I rush wrote this so forgive any errors.

We all know space can be really cold and that also means if you got some place cold and another place warm then you can also use that to run anything from steam turbines to steam engines in a sort or reveres process to the way we usually think about steam power. Yes space is a long way up and yes you cant use water but you can use liquid ammonia.

This idea is probably not practical but if it interests you I will have some ideas on pneumatic towers i.e. towers held up by inflatable bags, as a possible idea to build very low cost very high towers for the idea of using them for mass drivers for space

 

Here is how this works. Ammonia as a gas dose not weigh much so it goes up the much larger diameter but thinner walled diameter pipe with less force, than what the liquid ammonia comes down in the smaller diameter thicker walled tube.4 or 5  miles of pipe filled with liquid ammonia comes to a lot of pressure at its bottom. You can use the liquid ammonia just as you would water behind a dam and maybe again as you would in a steam engine when it goes into the warmer water and boils back to a gas that goes back up again. If the top of the mountain is a bit more than minus 30 C then no pressure is needed to re liquefy the ammonia but of course the warmer it is at the top the more pressure you need to re liquefy the ammonia but because its an all closed system its really easy to control.
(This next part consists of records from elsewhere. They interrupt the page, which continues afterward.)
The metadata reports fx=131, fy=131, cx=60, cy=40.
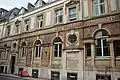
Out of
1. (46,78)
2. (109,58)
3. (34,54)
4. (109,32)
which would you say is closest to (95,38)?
(109,32)

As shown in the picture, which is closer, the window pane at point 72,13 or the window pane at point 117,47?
the window pane at point 117,47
Now my experiment is a bit similar but if it works you wont have to climb a mountain and can actually get much lower temperatures than the surrounding air while sitting on the near surface of the earth. I even got my piece of germanium metal to actually try this and will post the results here.
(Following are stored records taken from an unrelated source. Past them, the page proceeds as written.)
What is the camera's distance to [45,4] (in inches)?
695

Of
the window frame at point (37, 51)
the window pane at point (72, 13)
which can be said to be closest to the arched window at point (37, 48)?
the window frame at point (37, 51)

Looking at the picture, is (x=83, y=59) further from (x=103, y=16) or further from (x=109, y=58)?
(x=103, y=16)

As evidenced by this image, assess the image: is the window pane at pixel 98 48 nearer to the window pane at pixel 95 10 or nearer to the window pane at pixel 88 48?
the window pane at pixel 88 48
Here is how it will work if it does. I have read about what is called the infrared window and its used to explain how our earths surface cools by emissions. Those long wavelength heat radiations that are similar to what we feel near a camp fire. Even an ice cube gives off these emissions they just absorb more than they emit and of course the ice cubes emotions are at a slightly lower energy too.

What's unusual here is that a shinny metal like germanium is transparent to these emissions while reflecting light and yet those same emissions wont pass through a piece of glass.

With germanium its possible for it to be cold to the touch and while at the same time you could feel the heat from a fire from its other side and that's not something a lot of us have ever had the experience of trying.

The infrared window I have read is about 10% transparent to this infrared and as we all know about this green house effect and that carbon dioxide decreases this transparency. That's still quite a lot when you remember that space is typically almost 300 C bellow room temperature. Space is approximately nearly -270 C  and or about 4 C above the absolute coldest temperature. Room temperature is about 20 C.

 

Remember ever being told that if you had a very sooty tall chimney that you could look up its insides and see stars even during the day. Well this  experiment below was somewhat influenced by that and I am hopping it can be made not only to work at night but even during the day. Never actually tried looking up from inside an old chimney but I am hopping its at least partly true.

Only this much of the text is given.